YOUR INSTRUCTIONS: The number of lines with the string "strap" in the listing below is all that should be reported.

AVAILABLE DATA:
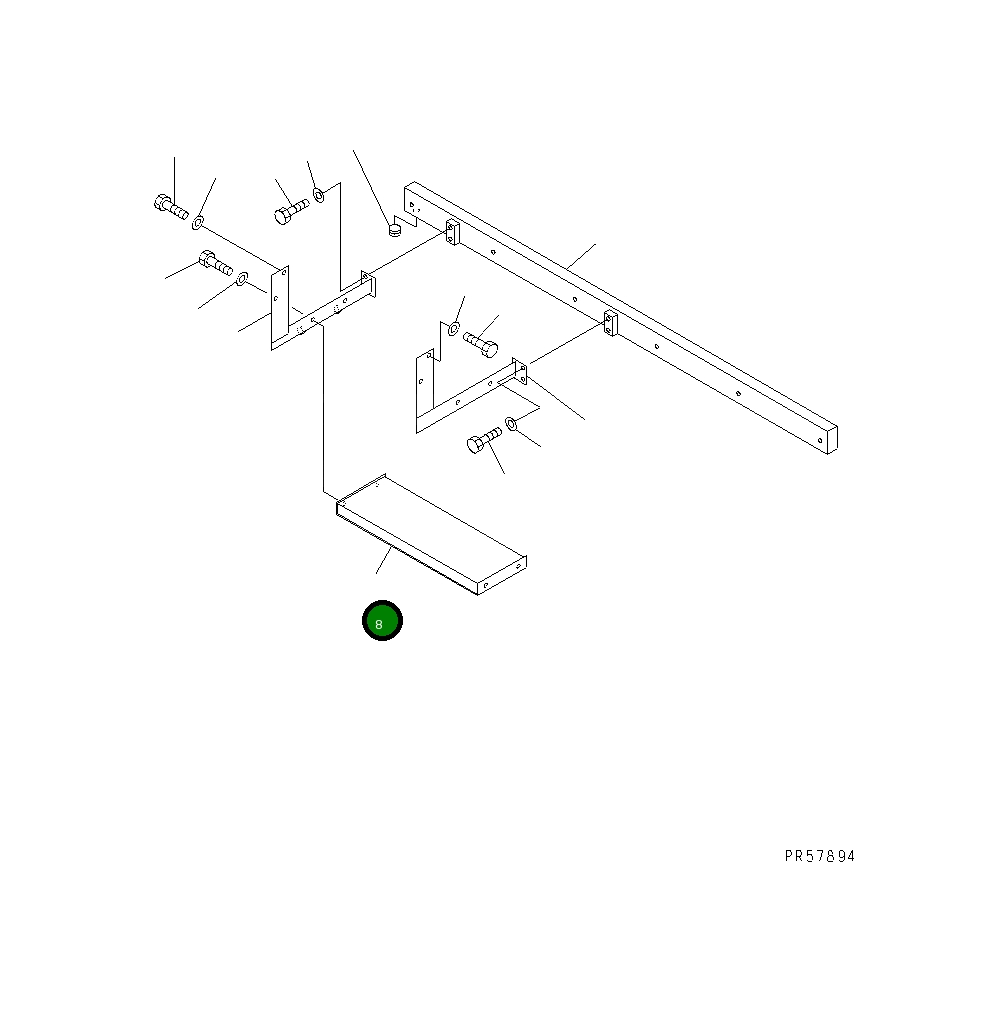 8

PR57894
* * *
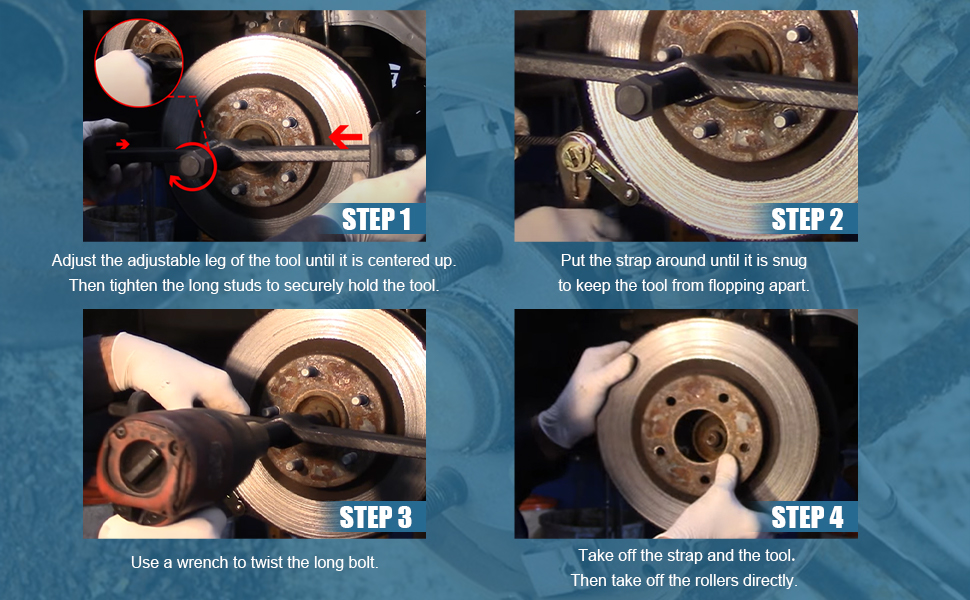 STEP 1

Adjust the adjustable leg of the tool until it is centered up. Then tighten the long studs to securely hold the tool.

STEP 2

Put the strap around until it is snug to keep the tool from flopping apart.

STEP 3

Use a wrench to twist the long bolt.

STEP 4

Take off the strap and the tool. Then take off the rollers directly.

OUTPUT FOR THIS TASK: 2